◆ **EXERCISE INSTRUCTIONS**
Render the lines below, from the line with "Which of the two" up to and including the line with "1030 inches", as a Markdown table with the columns Row and Line. Number each row and leave out blank lines.

◆ **GIVEN ENTRIES**
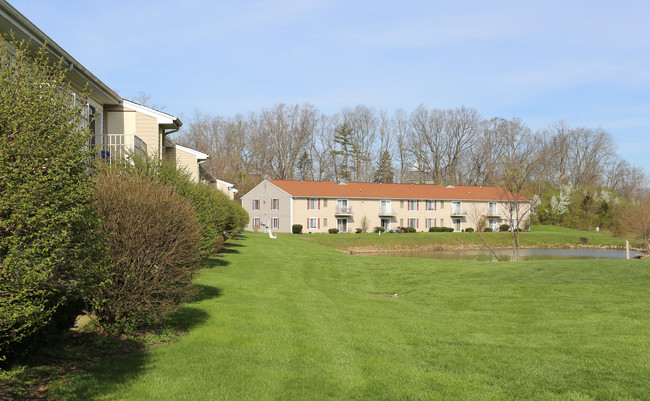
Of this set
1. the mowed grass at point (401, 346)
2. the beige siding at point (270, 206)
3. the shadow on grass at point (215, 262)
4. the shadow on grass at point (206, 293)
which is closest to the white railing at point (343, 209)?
the beige siding at point (270, 206)

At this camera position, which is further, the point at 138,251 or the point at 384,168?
the point at 384,168

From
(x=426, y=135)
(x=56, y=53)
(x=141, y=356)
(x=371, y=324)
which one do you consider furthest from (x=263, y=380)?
(x=426, y=135)

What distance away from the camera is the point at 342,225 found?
56656mm

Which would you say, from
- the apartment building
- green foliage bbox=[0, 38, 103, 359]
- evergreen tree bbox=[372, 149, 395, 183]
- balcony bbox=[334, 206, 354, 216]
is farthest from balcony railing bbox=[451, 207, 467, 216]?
green foliage bbox=[0, 38, 103, 359]

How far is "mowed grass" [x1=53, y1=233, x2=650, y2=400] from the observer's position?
21.0 feet

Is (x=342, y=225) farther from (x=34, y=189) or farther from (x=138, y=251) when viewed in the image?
(x=34, y=189)

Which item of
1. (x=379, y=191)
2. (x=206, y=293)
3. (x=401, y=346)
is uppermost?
(x=379, y=191)

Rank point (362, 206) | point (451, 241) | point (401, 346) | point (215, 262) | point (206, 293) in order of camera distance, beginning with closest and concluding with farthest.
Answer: point (401, 346)
point (206, 293)
point (215, 262)
point (451, 241)
point (362, 206)

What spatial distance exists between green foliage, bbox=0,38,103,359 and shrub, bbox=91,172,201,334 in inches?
87.8

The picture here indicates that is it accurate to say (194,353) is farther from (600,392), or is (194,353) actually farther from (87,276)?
(600,392)

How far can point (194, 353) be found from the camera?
7684 millimetres

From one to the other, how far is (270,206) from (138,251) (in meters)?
48.6

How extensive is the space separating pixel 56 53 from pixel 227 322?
754 centimetres

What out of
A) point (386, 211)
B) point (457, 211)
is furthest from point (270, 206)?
→ point (457, 211)
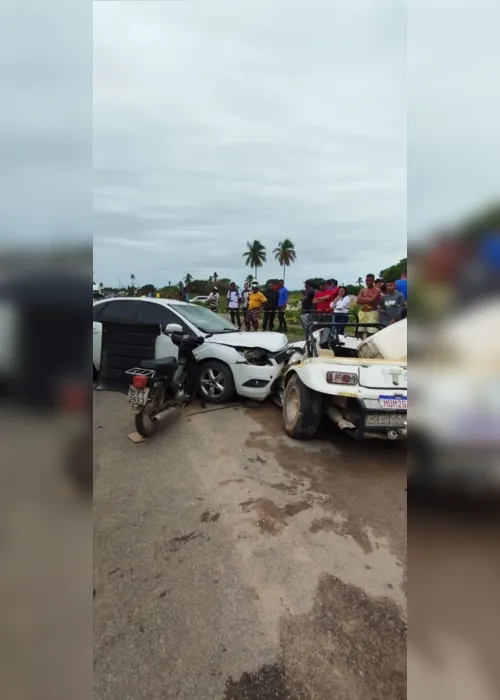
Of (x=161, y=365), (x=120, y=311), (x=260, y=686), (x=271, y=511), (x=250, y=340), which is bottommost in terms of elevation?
(x=260, y=686)

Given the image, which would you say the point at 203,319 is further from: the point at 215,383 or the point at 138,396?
the point at 138,396

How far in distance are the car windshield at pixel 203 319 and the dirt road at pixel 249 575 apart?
217 cm

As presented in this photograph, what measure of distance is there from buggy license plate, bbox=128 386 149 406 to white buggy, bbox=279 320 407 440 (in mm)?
1440

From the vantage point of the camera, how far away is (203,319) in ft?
18.4

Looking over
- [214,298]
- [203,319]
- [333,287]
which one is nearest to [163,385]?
[203,319]

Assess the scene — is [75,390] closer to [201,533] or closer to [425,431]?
[425,431]

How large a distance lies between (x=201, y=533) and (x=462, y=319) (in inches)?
88.4

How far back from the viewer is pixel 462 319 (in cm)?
60

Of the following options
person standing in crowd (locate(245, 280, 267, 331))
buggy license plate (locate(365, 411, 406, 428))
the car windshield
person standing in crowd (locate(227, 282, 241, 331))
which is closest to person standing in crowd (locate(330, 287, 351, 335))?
the car windshield

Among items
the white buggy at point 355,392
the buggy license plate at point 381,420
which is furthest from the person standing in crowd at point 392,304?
the buggy license plate at point 381,420

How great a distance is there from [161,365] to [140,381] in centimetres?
43

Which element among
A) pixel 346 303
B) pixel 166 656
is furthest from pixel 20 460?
pixel 346 303

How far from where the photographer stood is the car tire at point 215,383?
190 inches

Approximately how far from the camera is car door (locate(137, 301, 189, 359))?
16.8 feet
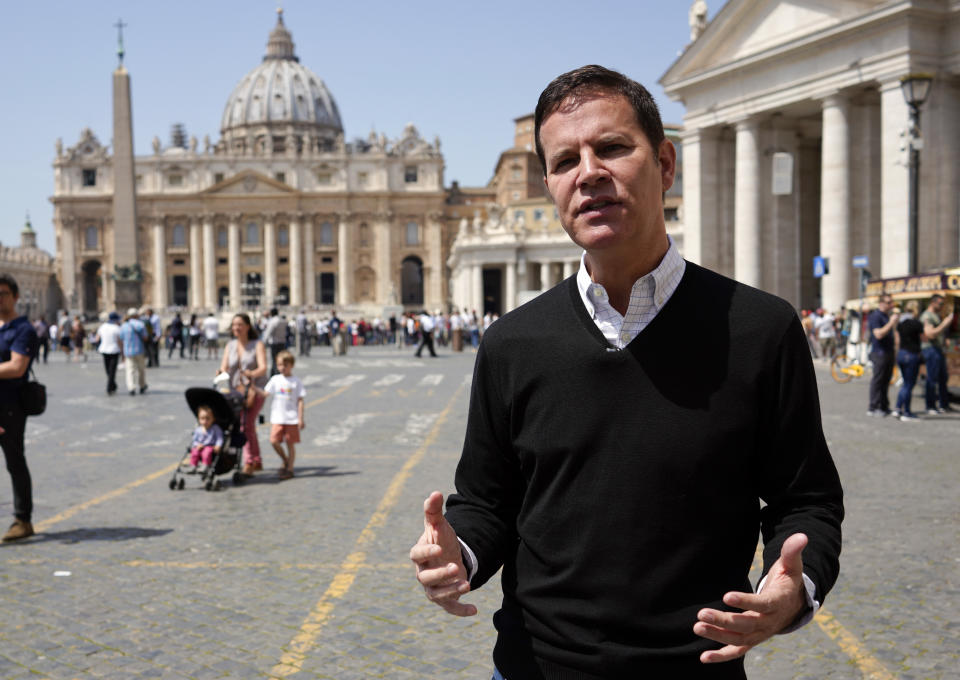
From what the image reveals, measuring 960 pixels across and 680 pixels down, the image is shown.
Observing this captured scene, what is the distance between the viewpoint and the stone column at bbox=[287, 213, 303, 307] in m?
97.2

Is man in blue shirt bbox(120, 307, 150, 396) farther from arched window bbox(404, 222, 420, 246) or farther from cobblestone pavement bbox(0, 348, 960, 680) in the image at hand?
arched window bbox(404, 222, 420, 246)

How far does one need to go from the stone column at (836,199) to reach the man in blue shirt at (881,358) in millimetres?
14191

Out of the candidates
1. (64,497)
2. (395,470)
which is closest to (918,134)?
(395,470)

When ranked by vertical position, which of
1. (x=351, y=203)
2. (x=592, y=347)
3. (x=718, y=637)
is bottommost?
(x=718, y=637)

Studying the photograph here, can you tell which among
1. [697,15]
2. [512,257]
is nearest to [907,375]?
[697,15]

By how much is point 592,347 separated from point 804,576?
568mm

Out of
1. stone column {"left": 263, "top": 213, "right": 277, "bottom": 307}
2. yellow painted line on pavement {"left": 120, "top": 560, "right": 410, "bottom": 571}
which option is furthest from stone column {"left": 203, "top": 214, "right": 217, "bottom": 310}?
yellow painted line on pavement {"left": 120, "top": 560, "right": 410, "bottom": 571}

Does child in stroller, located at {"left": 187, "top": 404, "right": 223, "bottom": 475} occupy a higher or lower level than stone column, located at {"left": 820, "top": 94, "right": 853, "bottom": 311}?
lower

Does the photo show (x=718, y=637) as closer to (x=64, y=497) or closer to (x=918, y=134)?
(x=64, y=497)

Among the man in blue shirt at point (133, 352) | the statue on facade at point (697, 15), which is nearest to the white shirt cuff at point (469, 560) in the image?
the man in blue shirt at point (133, 352)

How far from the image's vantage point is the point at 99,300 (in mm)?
98688

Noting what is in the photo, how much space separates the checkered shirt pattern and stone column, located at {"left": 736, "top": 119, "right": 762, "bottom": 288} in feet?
96.5

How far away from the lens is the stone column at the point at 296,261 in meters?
97.2

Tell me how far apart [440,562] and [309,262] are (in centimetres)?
9805
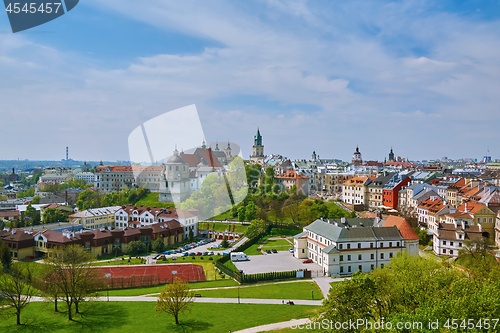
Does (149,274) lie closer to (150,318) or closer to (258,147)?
(150,318)

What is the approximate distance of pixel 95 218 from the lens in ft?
162

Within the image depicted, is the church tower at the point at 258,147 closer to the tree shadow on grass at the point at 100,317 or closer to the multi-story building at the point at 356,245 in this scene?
the multi-story building at the point at 356,245

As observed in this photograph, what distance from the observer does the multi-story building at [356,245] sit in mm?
30172

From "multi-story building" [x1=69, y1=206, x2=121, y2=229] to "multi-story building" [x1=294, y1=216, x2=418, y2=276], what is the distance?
30.6 metres

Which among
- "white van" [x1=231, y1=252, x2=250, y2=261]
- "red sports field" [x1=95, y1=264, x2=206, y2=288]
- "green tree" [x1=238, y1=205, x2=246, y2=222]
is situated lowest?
"red sports field" [x1=95, y1=264, x2=206, y2=288]

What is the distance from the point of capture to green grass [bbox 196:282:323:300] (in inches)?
958

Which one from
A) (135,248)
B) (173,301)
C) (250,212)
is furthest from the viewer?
(250,212)

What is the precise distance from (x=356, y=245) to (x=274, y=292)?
961 centimetres

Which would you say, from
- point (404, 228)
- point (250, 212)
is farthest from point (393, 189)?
point (404, 228)

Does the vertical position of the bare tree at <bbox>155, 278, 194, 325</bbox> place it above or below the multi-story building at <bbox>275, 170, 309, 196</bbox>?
below

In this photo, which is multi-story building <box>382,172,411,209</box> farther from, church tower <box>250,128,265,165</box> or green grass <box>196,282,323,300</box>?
church tower <box>250,128,265,165</box>

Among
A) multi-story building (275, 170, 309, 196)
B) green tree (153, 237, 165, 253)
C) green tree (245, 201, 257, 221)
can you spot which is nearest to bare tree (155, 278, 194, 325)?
green tree (153, 237, 165, 253)

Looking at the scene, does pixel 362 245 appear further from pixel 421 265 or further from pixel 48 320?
pixel 48 320

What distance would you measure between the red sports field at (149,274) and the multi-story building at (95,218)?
17277 mm
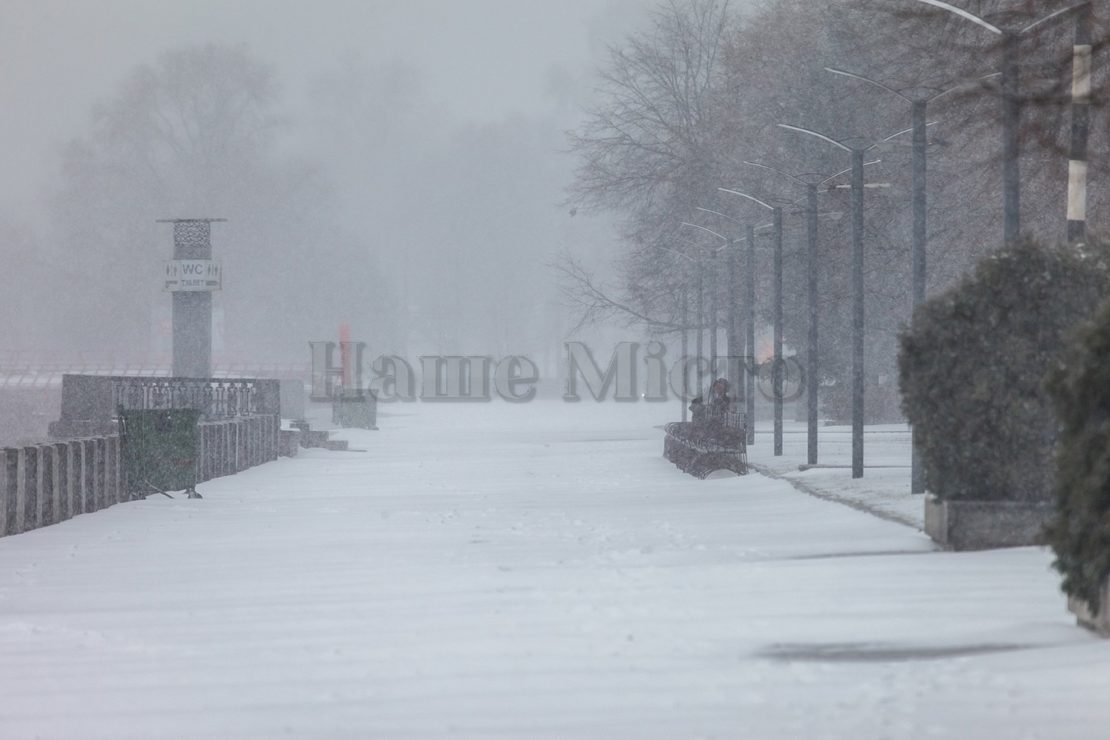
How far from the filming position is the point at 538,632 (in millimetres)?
12492

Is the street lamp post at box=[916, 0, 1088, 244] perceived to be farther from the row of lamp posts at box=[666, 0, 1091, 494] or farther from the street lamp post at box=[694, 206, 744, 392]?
the street lamp post at box=[694, 206, 744, 392]

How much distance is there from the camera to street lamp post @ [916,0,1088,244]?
20469 millimetres

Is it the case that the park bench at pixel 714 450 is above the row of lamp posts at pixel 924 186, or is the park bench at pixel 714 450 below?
below

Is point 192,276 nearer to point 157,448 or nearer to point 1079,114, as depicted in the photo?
point 157,448

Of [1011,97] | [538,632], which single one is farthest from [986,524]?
[538,632]

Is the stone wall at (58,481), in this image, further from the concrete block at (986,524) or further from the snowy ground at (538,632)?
the concrete block at (986,524)

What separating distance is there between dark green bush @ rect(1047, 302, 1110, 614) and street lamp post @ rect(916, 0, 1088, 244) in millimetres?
8747

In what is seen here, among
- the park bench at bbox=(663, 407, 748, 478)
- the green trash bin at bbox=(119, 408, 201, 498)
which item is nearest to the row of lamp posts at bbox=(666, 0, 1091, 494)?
the park bench at bbox=(663, 407, 748, 478)

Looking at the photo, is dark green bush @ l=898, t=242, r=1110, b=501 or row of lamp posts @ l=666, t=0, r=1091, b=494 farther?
row of lamp posts @ l=666, t=0, r=1091, b=494

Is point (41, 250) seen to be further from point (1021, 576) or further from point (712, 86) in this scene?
point (1021, 576)

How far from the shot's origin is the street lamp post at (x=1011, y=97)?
20.5 metres

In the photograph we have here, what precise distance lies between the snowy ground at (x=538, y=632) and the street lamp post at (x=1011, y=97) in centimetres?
400

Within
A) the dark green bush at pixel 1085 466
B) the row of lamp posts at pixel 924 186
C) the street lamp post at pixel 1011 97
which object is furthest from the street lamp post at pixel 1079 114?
the dark green bush at pixel 1085 466

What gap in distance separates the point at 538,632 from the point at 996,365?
267 inches
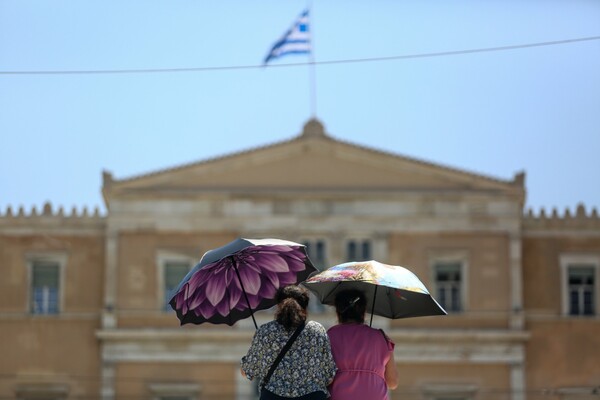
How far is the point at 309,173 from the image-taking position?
37.7 meters

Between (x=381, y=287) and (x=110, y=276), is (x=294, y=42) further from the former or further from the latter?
(x=381, y=287)

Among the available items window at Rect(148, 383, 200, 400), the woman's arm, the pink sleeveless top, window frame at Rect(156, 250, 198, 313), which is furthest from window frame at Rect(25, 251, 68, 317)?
the pink sleeveless top

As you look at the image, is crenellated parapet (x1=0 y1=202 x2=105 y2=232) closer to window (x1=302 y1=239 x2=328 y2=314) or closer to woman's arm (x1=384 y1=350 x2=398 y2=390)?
window (x1=302 y1=239 x2=328 y2=314)

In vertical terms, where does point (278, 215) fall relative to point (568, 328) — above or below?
above

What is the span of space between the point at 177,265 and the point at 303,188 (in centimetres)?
344

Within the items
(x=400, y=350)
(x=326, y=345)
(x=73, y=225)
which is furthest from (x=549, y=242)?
(x=326, y=345)

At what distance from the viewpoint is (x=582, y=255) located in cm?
3794

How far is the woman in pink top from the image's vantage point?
9.88m

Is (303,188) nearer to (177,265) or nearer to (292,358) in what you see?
(177,265)

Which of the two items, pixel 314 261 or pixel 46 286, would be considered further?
pixel 46 286

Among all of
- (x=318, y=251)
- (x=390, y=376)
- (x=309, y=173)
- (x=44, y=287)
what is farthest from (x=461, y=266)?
(x=390, y=376)

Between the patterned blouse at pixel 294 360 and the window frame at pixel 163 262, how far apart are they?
27.4m

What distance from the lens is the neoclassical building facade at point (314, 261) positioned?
3684cm

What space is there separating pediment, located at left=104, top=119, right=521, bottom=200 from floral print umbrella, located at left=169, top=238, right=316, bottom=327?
1030 inches
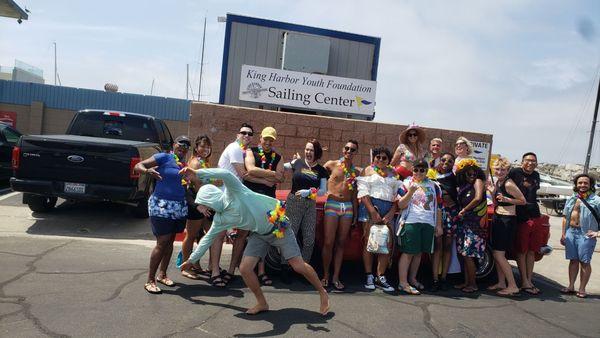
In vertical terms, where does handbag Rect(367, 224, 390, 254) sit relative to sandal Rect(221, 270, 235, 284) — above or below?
above

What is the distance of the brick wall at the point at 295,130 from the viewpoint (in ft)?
28.9

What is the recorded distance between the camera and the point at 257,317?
451 cm

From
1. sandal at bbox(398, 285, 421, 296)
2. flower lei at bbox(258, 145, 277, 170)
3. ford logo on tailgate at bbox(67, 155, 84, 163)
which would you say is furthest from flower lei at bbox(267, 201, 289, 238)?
ford logo on tailgate at bbox(67, 155, 84, 163)

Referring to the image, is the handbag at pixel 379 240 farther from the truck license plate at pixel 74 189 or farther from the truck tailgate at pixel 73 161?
the truck license plate at pixel 74 189

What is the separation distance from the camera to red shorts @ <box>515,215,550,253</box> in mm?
6148

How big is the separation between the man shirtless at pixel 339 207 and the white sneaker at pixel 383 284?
0.48 meters

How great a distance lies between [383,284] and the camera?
575cm

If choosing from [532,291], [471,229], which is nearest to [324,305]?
[471,229]

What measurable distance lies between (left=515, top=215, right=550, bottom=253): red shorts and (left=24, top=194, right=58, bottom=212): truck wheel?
781cm

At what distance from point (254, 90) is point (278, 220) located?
6.03m

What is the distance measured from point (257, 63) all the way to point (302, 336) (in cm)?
900

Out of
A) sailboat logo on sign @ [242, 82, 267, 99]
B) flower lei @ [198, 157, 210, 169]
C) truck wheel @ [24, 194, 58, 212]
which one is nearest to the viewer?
flower lei @ [198, 157, 210, 169]

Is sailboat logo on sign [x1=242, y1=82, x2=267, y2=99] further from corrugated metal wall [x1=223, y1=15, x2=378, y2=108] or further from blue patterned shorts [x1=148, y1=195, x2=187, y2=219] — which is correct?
blue patterned shorts [x1=148, y1=195, x2=187, y2=219]

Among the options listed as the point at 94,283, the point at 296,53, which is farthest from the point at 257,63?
the point at 94,283
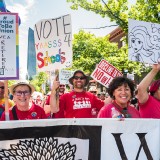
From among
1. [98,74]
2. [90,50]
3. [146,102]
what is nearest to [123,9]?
[98,74]

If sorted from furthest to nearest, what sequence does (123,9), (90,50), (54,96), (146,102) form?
(90,50) → (123,9) → (54,96) → (146,102)

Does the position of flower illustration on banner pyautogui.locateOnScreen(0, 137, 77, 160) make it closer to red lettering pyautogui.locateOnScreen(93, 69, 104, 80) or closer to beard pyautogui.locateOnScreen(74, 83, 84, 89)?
beard pyautogui.locateOnScreen(74, 83, 84, 89)

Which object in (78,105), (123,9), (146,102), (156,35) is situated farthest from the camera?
(123,9)

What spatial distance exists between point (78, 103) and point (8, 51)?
1.63 m

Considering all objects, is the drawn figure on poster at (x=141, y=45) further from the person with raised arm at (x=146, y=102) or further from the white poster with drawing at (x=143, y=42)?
the person with raised arm at (x=146, y=102)

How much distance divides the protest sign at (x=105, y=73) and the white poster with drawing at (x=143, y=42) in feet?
6.96

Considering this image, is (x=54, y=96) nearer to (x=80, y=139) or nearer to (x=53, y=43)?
(x=53, y=43)

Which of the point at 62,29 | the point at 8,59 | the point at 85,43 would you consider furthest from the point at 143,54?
the point at 85,43

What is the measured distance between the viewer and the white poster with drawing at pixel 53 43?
429cm

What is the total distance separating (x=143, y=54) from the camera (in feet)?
14.5

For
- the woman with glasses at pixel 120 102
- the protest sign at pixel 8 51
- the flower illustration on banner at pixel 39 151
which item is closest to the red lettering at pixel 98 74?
the woman with glasses at pixel 120 102

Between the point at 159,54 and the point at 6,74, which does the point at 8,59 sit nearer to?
the point at 6,74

◆ **REPLY TO THE EXERCISE**
| Row | Line |
|---|---|
| 1 | Which of the two items, pixel 314 261 or pixel 46 286, would be considered further? |
| 2 | pixel 46 286 |
| 3 | Among all of |
| 4 | - (x=318, y=251) |
| 5 | - (x=390, y=376) |
| 6 | - (x=309, y=173) |
| 7 | - (x=44, y=287) |
| 8 | what is farthest from (x=461, y=266)? |
| 9 | (x=390, y=376) |
| 10 | Between the patterned blouse at pixel 294 360 and the window frame at pixel 163 262, how far apart are they? |
| 11 | 27.4m |
| 12 | What distance from the lens is the neoclassical building facade at point (314, 261) positioned? |
| 13 | 3684cm |
| 14 | What space is there separating pediment, located at left=104, top=119, right=521, bottom=200 from floral print umbrella, located at left=169, top=238, right=316, bottom=327? |
| 15 | 1030 inches |